Recent Changes to the Transmission System Code Regarding Energy Storage
NEURC, the Ukrainian energy market regulator, during its meeting on 30 September 2022, approved changes to the Transmission System Code. The changes shall ensure proper application of the Energy Storage Law (please see our review of the law on our website) and make provisions of the Transmission System Code more specific concerning energy-generating facilities.
The changes approved by NEURC specify:
regulation of connection of an energy storage facility;
regulation of installation of energy storage by users connected to the Transmission System;
requirements to operation of energy storage as a part of the Transmission System.

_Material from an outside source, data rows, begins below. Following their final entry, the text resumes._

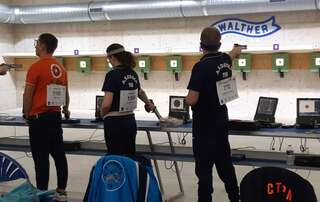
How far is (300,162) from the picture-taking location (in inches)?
132

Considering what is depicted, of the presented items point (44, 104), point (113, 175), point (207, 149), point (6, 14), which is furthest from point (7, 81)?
point (113, 175)

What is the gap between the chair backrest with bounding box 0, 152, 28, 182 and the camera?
237cm

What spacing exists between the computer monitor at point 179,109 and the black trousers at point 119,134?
67 centimetres

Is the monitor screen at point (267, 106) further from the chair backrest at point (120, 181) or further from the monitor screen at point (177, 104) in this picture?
the chair backrest at point (120, 181)

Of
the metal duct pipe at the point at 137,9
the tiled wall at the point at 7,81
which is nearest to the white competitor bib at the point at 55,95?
the metal duct pipe at the point at 137,9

Interconnection with the Transmission System would be approved for energy storage with a voltage equal to or exceeding 110 kV and installed capacity exceeding 20 MW, and for energy storage with a voltage equal to 110 kV and installed capacity equal to 20 MW or fewer if substantiated by the feasibility study.
As with any other energy facility, TSO could not reject the connection of new energy storage facilities without thorough reasoning.
The changes suggest provisions that specify the obligations of an energy storage owner to ensure the performance of tests and trials to ensure the operation of energy storage in compliance with the requirement of the Transmission System Code.
The energy storage facilities operator would be obliged to pay the transmission service fee (circa EUR 10/MWh) and dispatch service fee (circa EUR 5/MWh) to Ukrenergo. The due transmission and dispatch service fee shall be calculated based on the difference between the overall monthly volume output of power and the overall monthly consumption. If an energy storage operator exports electricity, fees will be calculated based on the exported volumes.
The development of energy storage is an urgent issue for the Ukrainian power system being in need of fast balancing capacities. The effective energy storage legislation offers no support schemes for investors to encourage the development of energy storage facilities. Some models argue that there is already an attractive business case for energy storage based on the market price even without a subsidy – at least until the fast reserve market is saturated.